▶ [SELECTED PASSAGE]:
Garver project to be inducted into Alabama Engineering Hall of Fame

A signature water treatment project by a Huntsville engineering firm has earned Alabama’s highest engineering honor .

Garver Engineering’s Tuscumbia Water Treatment Plant and Supply Improvements project is being inducted into the State of Alabama Engineering Hall of Fame, joining less than 50 other projects in achieving the recognition since its inception in 1987. The plant, which in 2012 began treating the city’s raw water supply from Big Spring, was the first in the state to use a blended series membrane process.

The project is being honored for the significant impact it has made on technological and economic development in northwest Alabama. The project won the Grand Conceptor Award from the American Council of Engineering Companies of Alabama in 2013 and was a finalist for a national award. The induction ceremony was held in Huntsville.

Tuscumbia water plant photo

“This was a landmark project for both Garver and for the City of Tuscumbia,” said Garver Senior Project Manager Kevin Mullins. “When the local utility was having a hard-water condition, we worked together to correct it with the most advanced technologies, and it’s been benefiting its residents ever since.”

[Stored data]

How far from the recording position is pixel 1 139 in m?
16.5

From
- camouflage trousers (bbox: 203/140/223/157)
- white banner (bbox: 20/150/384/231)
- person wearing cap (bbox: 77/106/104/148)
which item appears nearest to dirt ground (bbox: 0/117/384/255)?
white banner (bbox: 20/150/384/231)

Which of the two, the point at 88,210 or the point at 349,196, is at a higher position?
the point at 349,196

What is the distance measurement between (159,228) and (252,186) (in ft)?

...

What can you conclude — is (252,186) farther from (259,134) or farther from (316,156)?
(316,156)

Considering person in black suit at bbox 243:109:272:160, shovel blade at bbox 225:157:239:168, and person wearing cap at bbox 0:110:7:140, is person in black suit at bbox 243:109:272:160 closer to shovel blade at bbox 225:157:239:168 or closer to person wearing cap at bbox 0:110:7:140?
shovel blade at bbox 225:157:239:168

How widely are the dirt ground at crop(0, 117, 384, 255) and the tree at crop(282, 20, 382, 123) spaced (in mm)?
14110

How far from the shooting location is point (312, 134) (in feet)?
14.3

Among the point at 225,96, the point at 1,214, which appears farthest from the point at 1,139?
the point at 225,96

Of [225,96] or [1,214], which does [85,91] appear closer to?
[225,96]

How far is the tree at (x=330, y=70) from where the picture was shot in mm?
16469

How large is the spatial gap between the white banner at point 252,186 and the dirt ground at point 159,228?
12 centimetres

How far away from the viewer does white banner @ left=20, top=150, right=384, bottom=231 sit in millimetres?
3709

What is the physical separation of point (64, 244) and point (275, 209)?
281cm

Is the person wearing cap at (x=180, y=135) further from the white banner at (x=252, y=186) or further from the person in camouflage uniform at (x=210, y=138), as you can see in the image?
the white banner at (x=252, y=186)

▶ [EXERCISES]:
1. According to the article on the Tuscumbia water treatment plant, in what year did the plant begin treating the city's raw water supply from Big Spring?
2. Carry on the article on the Tuscumbia water treatment plant from the point where it stops.
The records were drawn from a separate source.

▶ [ANSWERS PER TASK]:
1. 2012

2.
Dr. Steve Jones, Garver’s director of water services and its membrane technologist, said the state-of-the-art process includes pretreatment to handle seasonal suspended solids loadings, membranes to trim dissolved solids and free chlorine disinfection for primary disinfection.

Garver provided project design, funding and bond issue assistance, construction management, and operational support in replacing a 60-year-old plant that had outlived its usefulness. The new plant is almost double the size of the previous plant.

“The city knew improvements were needed to address aging equipment and to accommodate increased peak demands and future growth,” said Garver Project Manager Kyle Kruger. “Our design approach not only utilized advanced treatment specific to their needs, but it also provided infrastructure for current demands, readily expandable to meet future capacity.”